____ Data

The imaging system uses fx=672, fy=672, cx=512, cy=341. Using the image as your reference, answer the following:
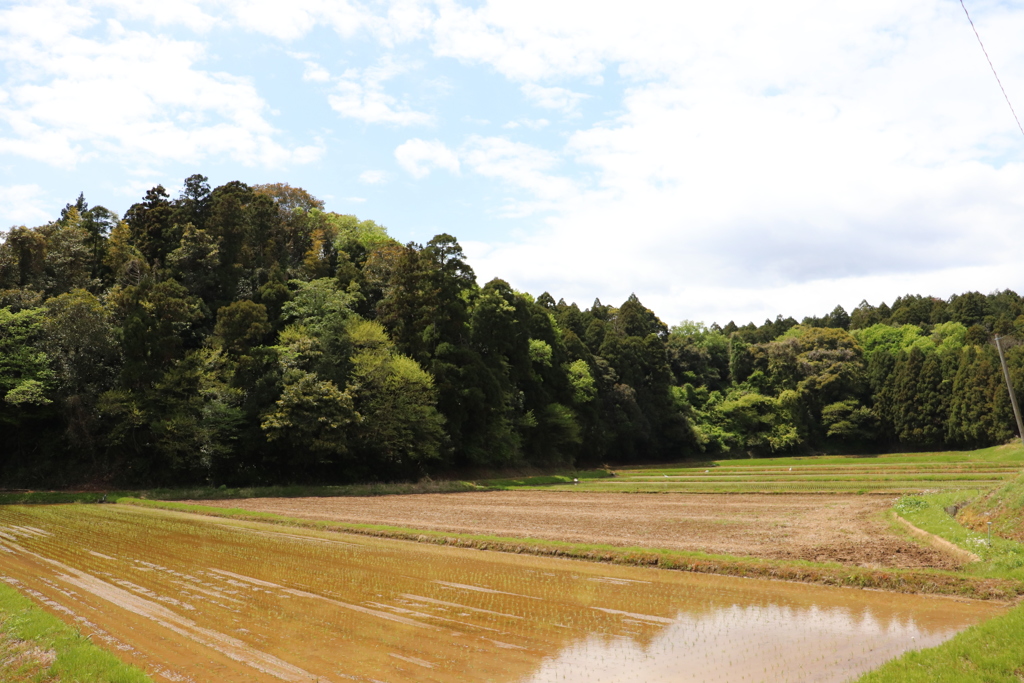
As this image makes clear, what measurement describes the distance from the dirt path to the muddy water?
2.91 meters

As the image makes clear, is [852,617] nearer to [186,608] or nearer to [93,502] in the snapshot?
[186,608]

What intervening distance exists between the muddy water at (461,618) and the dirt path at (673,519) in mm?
2905

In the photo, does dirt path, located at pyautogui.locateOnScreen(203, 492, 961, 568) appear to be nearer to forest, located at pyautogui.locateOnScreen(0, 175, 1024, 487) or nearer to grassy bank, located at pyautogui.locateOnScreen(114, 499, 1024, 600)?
grassy bank, located at pyautogui.locateOnScreen(114, 499, 1024, 600)

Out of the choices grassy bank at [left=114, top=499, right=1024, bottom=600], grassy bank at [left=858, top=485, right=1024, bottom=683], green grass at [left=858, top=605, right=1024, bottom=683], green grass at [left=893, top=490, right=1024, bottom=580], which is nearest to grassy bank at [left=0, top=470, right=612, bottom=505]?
grassy bank at [left=114, top=499, right=1024, bottom=600]

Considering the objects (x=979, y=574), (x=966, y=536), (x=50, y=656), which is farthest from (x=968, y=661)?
(x=50, y=656)

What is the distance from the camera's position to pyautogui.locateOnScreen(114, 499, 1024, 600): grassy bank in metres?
11.6

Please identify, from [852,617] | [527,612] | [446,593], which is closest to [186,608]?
[446,593]

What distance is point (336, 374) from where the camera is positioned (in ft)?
150

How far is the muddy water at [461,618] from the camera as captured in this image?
331 inches

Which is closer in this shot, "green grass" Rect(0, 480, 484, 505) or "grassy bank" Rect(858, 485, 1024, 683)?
"grassy bank" Rect(858, 485, 1024, 683)

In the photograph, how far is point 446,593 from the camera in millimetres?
12891

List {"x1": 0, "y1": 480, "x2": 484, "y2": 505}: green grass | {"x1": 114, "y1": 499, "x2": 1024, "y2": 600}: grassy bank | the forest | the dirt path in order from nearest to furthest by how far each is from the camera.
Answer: {"x1": 114, "y1": 499, "x2": 1024, "y2": 600}: grassy bank, the dirt path, {"x1": 0, "y1": 480, "x2": 484, "y2": 505}: green grass, the forest

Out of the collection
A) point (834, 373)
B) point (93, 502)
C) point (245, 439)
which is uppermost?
point (834, 373)

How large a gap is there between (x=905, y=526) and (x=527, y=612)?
12.6 m
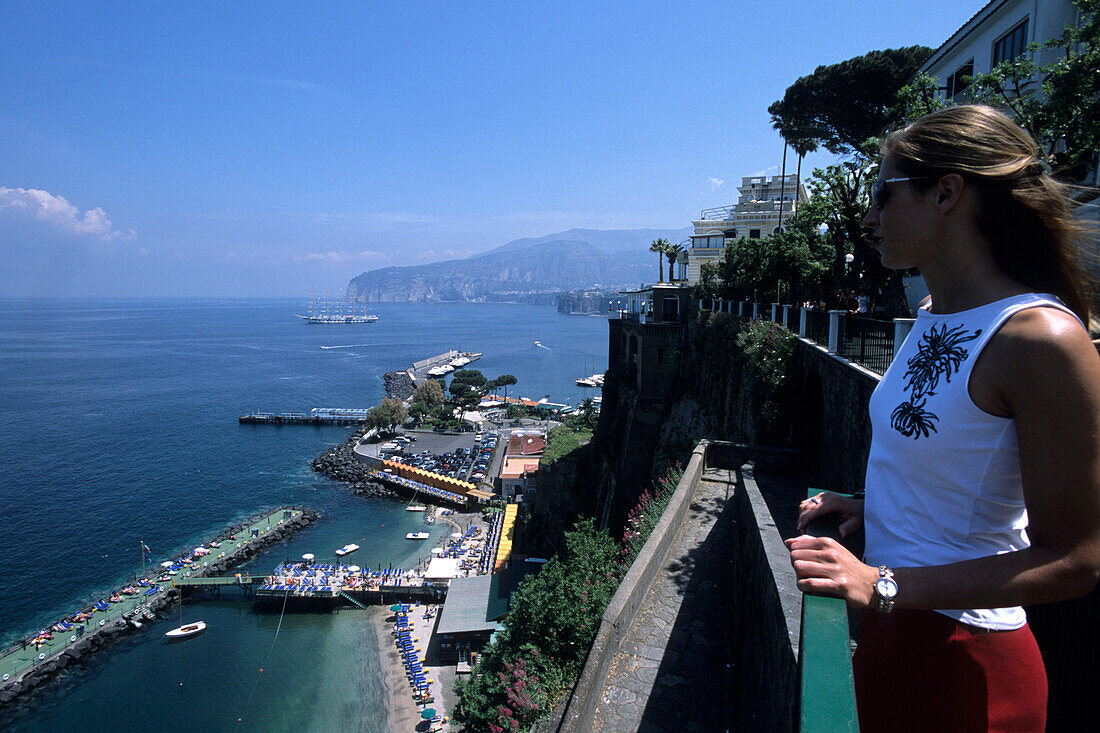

________

■ The request ■
Output the lines of the records as a JSON list of strings, one string per line, skipping blank lines and leaving out the pictures.

■ Solution for this task ■
[
  "The imaging system uses fx=672, fy=672, cx=512, cy=341. Using the image as your reference, answer the following:",
  "As this image makes clear, what measurement describes the distance from the dirt path to the muddy water?",
  "2.91 meters",
  "As the image makes clear, is [852,617] nearer to [186,608] or nearer to [93,502] in the snapshot?",
  "[186,608]",
  "What intervening distance exists between the muddy water at (461,618) and the dirt path at (673,519) in mm?",
  "2905",
  "In the photo, does dirt path, located at pyautogui.locateOnScreen(203, 492, 961, 568) appear to be nearer to forest, located at pyautogui.locateOnScreen(0, 175, 1024, 487) or nearer to grassy bank, located at pyautogui.locateOnScreen(114, 499, 1024, 600)?",
  "grassy bank, located at pyautogui.locateOnScreen(114, 499, 1024, 600)",
  "Out of the choices grassy bank at [left=114, top=499, right=1024, bottom=600], grassy bank at [left=858, top=485, right=1024, bottom=683], green grass at [left=858, top=605, right=1024, bottom=683], green grass at [left=893, top=490, right=1024, bottom=580], which is nearest to grassy bank at [left=0, top=470, right=612, bottom=505]?",
  "grassy bank at [left=114, top=499, right=1024, bottom=600]",
  "Considering the objects (x=979, y=574), (x=966, y=536), (x=50, y=656), which is farthest from (x=968, y=661)?",
  "(x=50, y=656)",
  "What is the distance from the camera's position to pyautogui.locateOnScreen(114, 499, 1024, 600): grassy bank in metres?",
  "11.6",
  "Please identify, from [852,617] | [527,612] | [446,593], which is closest to [186,608]?",
  "[446,593]",
  "What distance is point (336, 374) from where the camera is positioned (in ft)?",
  "150",
  "How far is the muddy water at [461,618] from the camera as captured in this image?",
  "331 inches",
  "Which is closer in this shot, \"green grass\" Rect(0, 480, 484, 505) or \"grassy bank\" Rect(858, 485, 1024, 683)?",
  "\"grassy bank\" Rect(858, 485, 1024, 683)",
  "In the photograph, how far is point 446,593 from the camera in millimetres?",
  "12891",
  "List {\"x1\": 0, \"y1\": 480, \"x2\": 484, \"y2\": 505}: green grass | {\"x1\": 114, \"y1\": 499, \"x2\": 1024, \"y2\": 600}: grassy bank | the forest | the dirt path in order from nearest to furthest by how far each is from the camera.",
  "Answer: {\"x1\": 114, \"y1\": 499, \"x2\": 1024, \"y2\": 600}: grassy bank, the dirt path, {\"x1\": 0, \"y1\": 480, \"x2\": 484, \"y2\": 505}: green grass, the forest",
  "Out of the collection",
  "A) point (834, 373)",
  "B) point (93, 502)",
  "C) point (245, 439)",
  "which is uppermost?",
  "point (834, 373)",
  "How large a gap is there between (x=905, y=526) and (x=527, y=612)?",
  "12.6 m"
]